Between grad school and hitting the job market, you can do a lot with an English degree.
We’ve got graduates pursuing master’s degrees and doctorates all across the country, furthering their study of writing and literature. Through undergraduate research opportunities, an alumna combined her interests in literature and social justice while studying abroad in India. Because of that combination of experiences and guidance from a professor who genuinely cared about this student’s future, she is now in grad school and on track to become a professor herself.
Other grads have used their English degree as a foundation for law school.
If grad school isn’t your thing, we have alumni working as movie screenwriters, publicists, innovative teachers and regionally touring authors.

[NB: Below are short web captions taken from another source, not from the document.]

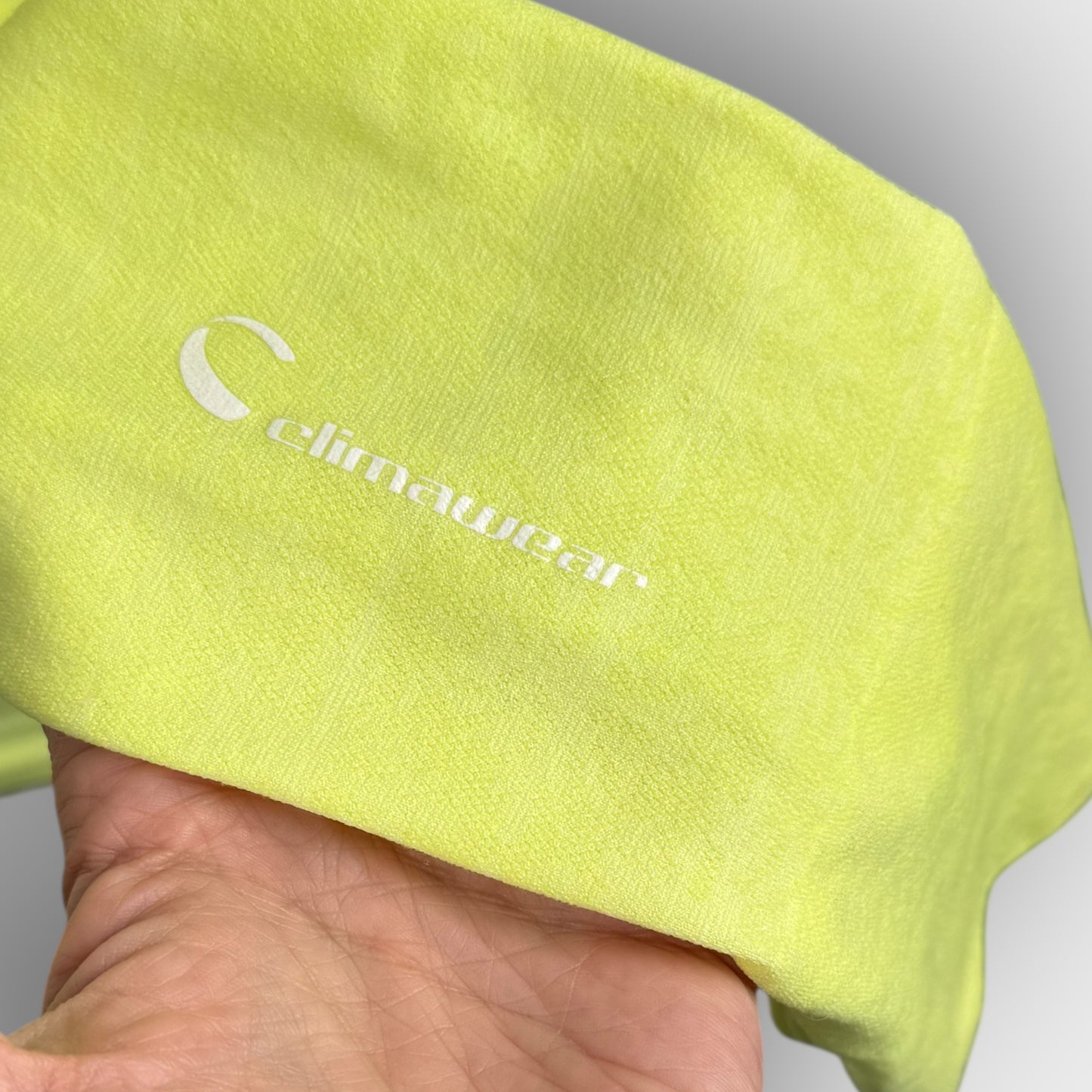 Climawear cowl top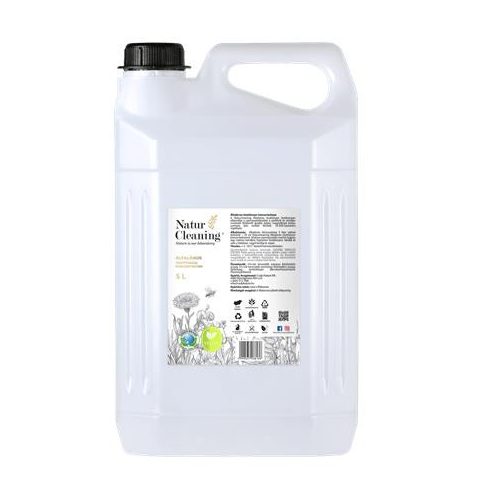 Általános tisztítószer koncentrátum, 5 l, NATURCLEANING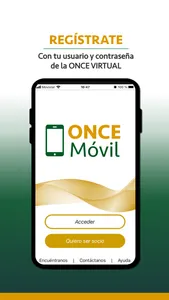 Once Móvil screenshot 1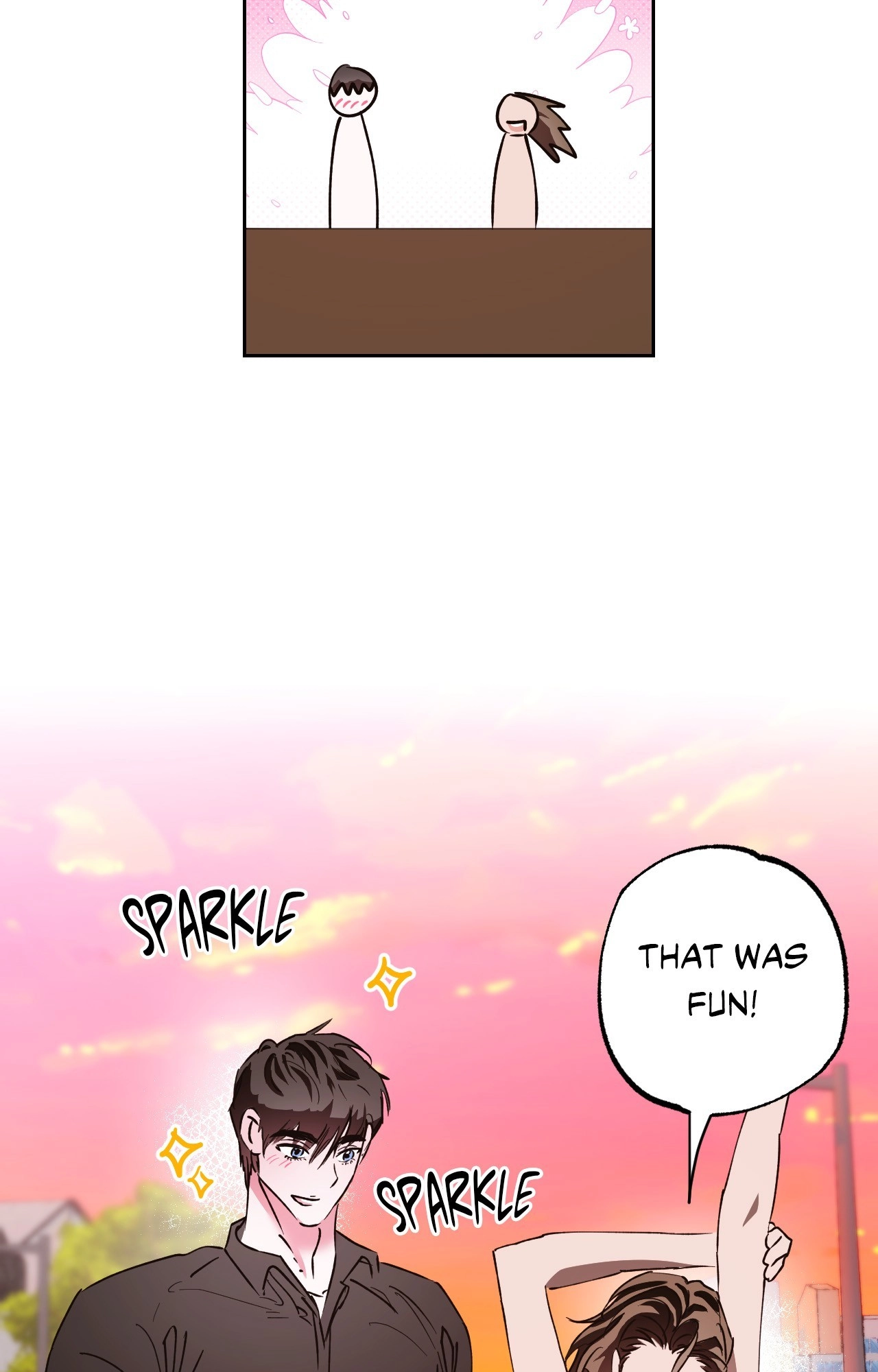 What On Earth Is Pure Love?! Chapter 21 page 38 - 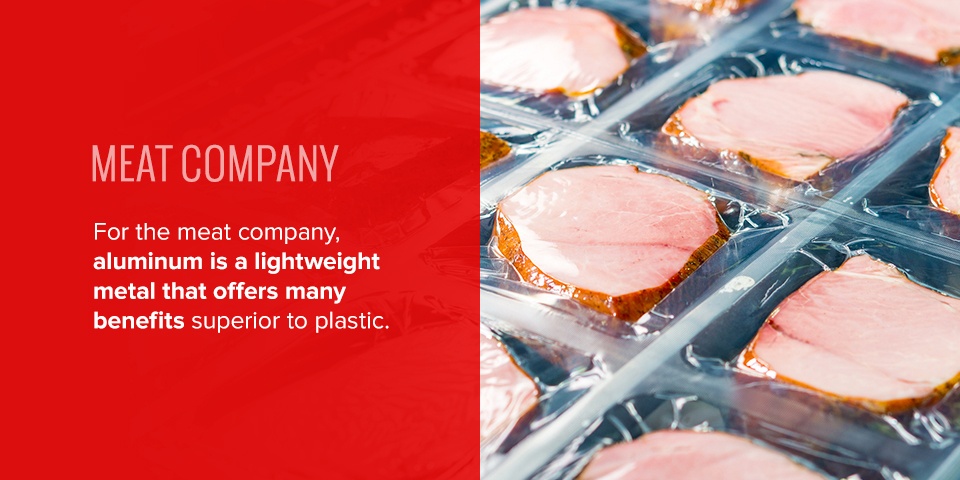 Meat Company safely transports food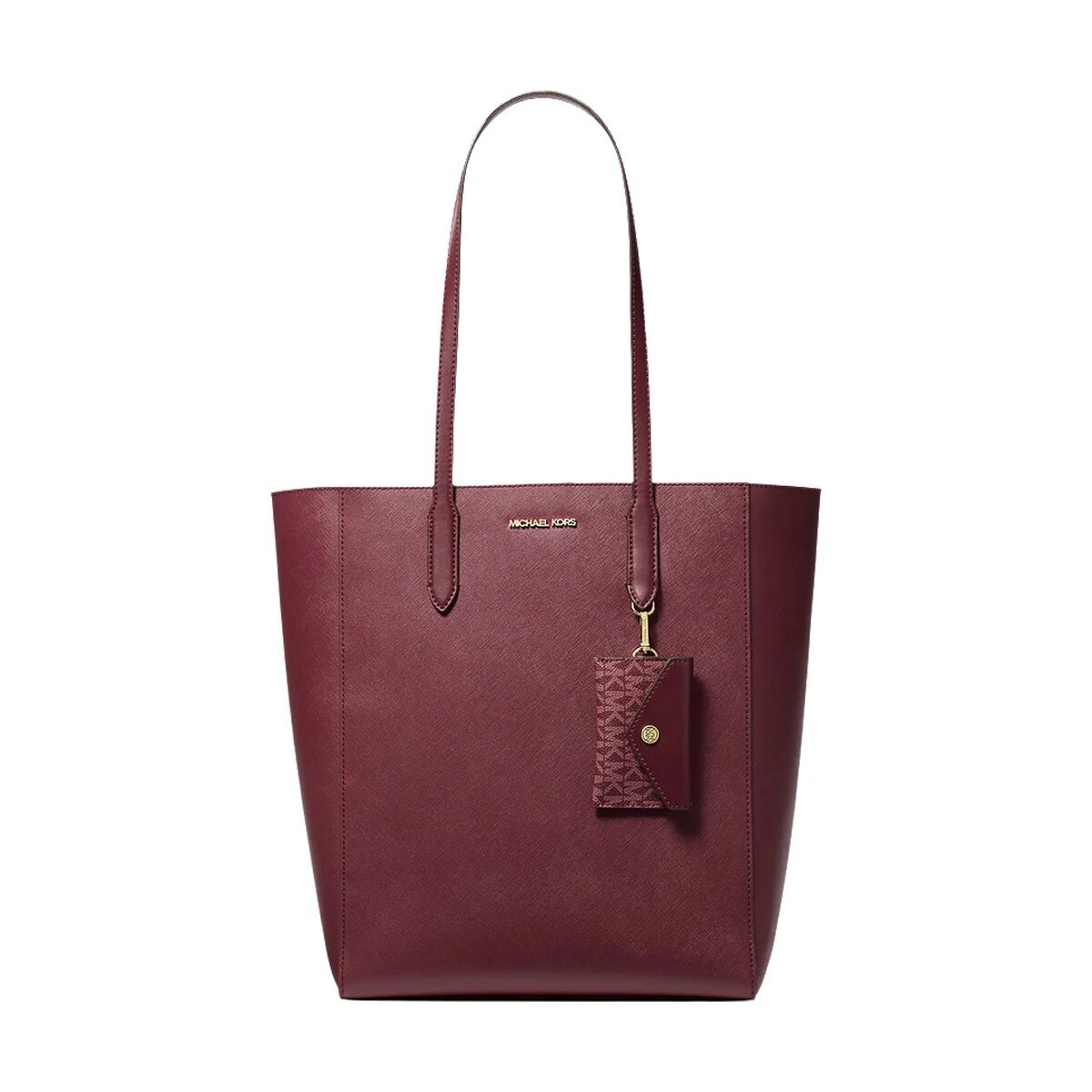 Borsetta a mano Michael Kors 35F4G2VT7T-OXBLOOD 2 S0387909_0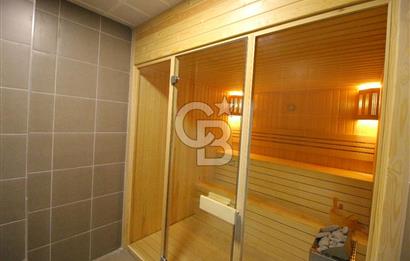 Gaziemir, Beyazevler 232 SUITS 1+1 Bahçe Katı Kiralık Daire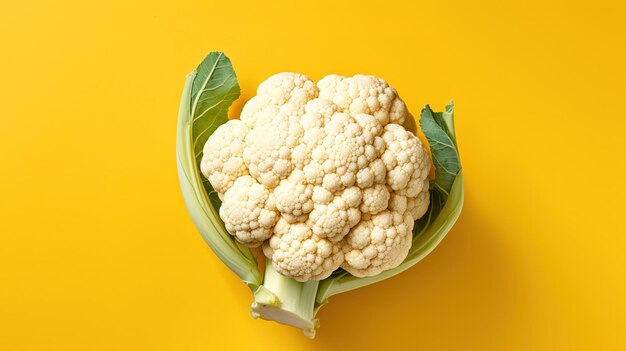 A topshot photograph of food on solid color background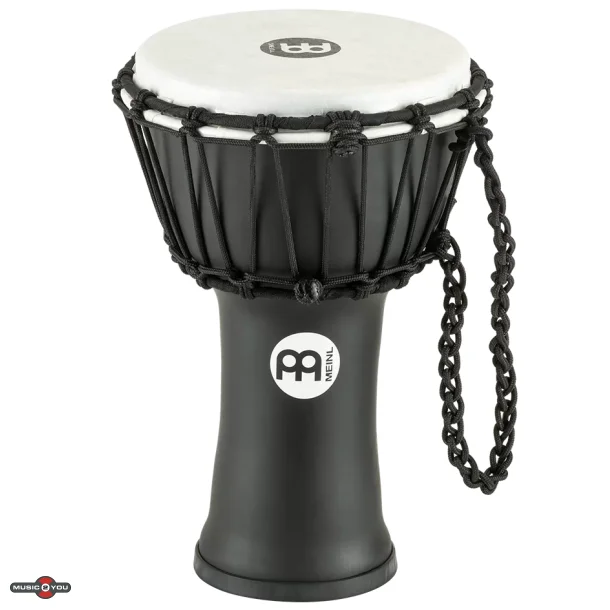 Meinl JRD-BK 7" Jr. Djembe - Black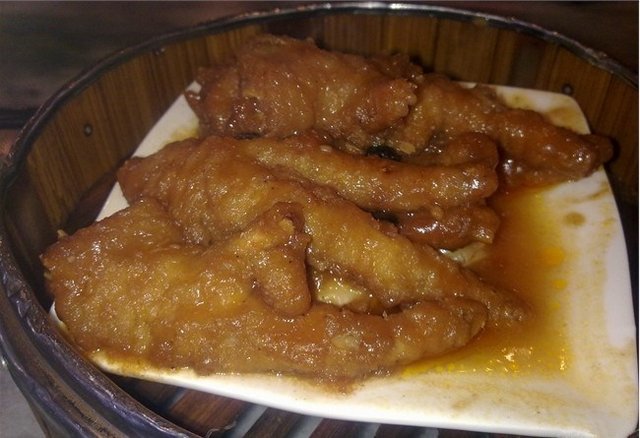 凤爪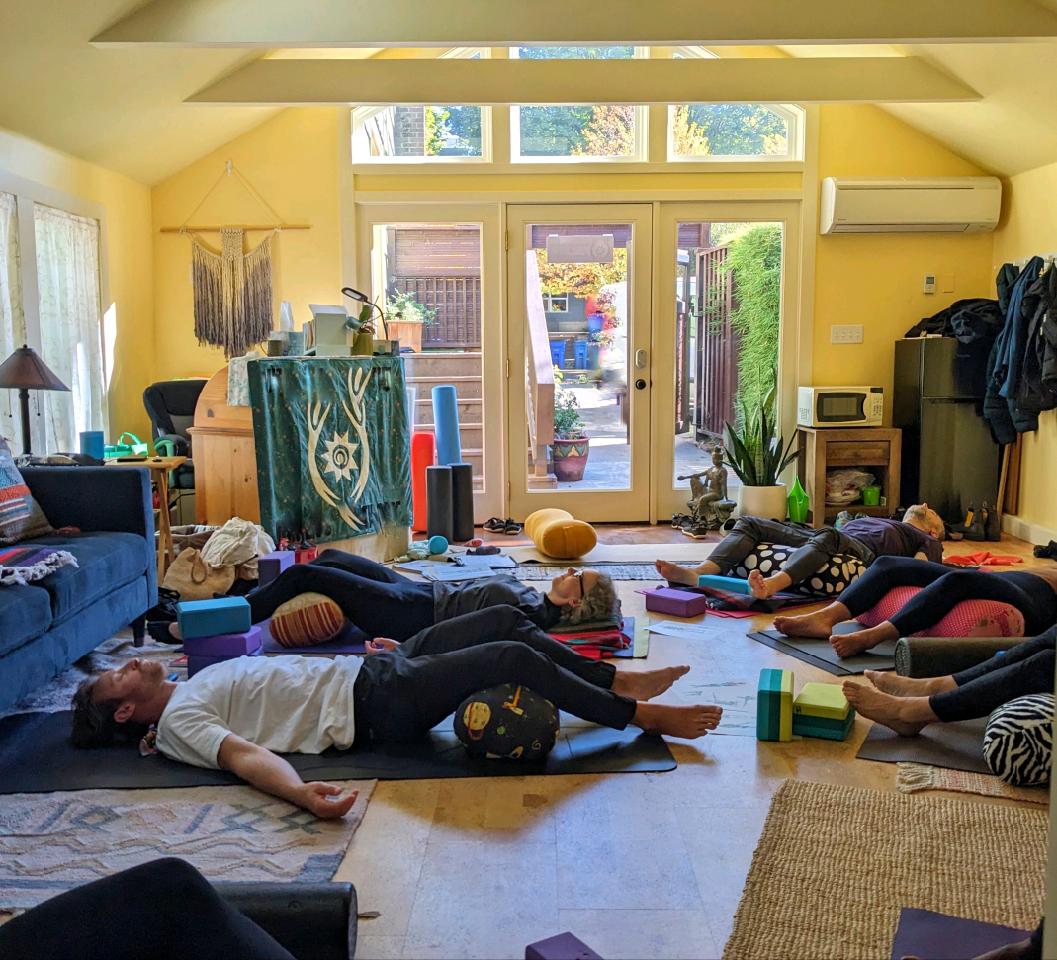 Body Sanctuary Class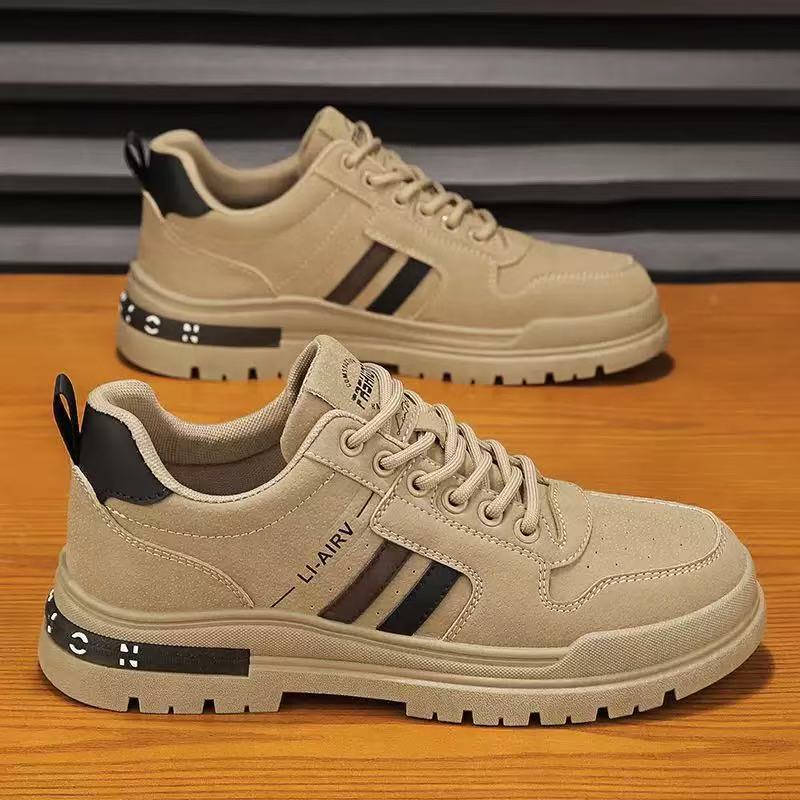 Zapatos de talla grande para p - Men Shoes For Office Work reseña y precio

Our Faculty, Students and Alumni
Matthew Gantz '14
Senior Consultant at Deloitte
In fall 2013, I studied business and entrepreneurship in India. I had the opportunity to apply academic skills while working with nonprofits and multinational corporations in an international setting. I learned to work with teams in radically different cultures while gaining a greater understanding of how to apply my finance studies in a corporate setting.
Dr. Amy Watkin
The reasons that I started in this field are the same reasons that keep me here ... the love of books and the love of words and what impact they can have on the world.
Kelsey Rausch '16
English Teacher at Mound Westonka High School
English Education Major
Each and every professor is extremely knowledgeable and intensely passionate about what they do. In turn, this helped me find out what I am passionate about. With each professor having a unique passion, it's easy to find a mentor who will help you with your journey at Concordia and help you develop that passion into a career.
Austin Gerth '16
Reporter at ECM Publishers Inc.
English Writing Major
The average English class at Concordia is 12 to 20 people strong, which makes for a great deal of individual attention from the professors. Most classes are discussion based, with the aim of inducing students to teach each other (and sometimes to teach the professor) through collaboration. Plus, Bill Snyder sings and juggles, which is wonderful.
Caitlyn Schuchhardt '12
Pursuing Ph.D. in Literary Studies, University of Wisconsin–Madison
English Literature Major; Studio Art Minor
I can trace my path directly back to my undergraduate research experience and my study abroad in India on the Social Justice, Peace, and Development semester. These opportunities combined perfectly and led me to discover my passion in the intersection of environmental activism and literature.
Courtney Backen '15
Development Associate at Friends of the Hennepin County Library
English Literature Major
The professors care about your growth both in the classroom and as an individual. They encourage you to push your boundaries and think in new ways, which has really helped me become a critical thinker in all areas of my life.
Matthew Bergquist '13
Pursuing Master of Education at University of Minnesota; Paraprofessional at Rochester Public Schools
It sounds cliché, but the most important thing I’ve learned is to become responsibly engaged in the world. I have this desire to learn and this desire to share what I’ve learned to impact other people wherever I am vocationally.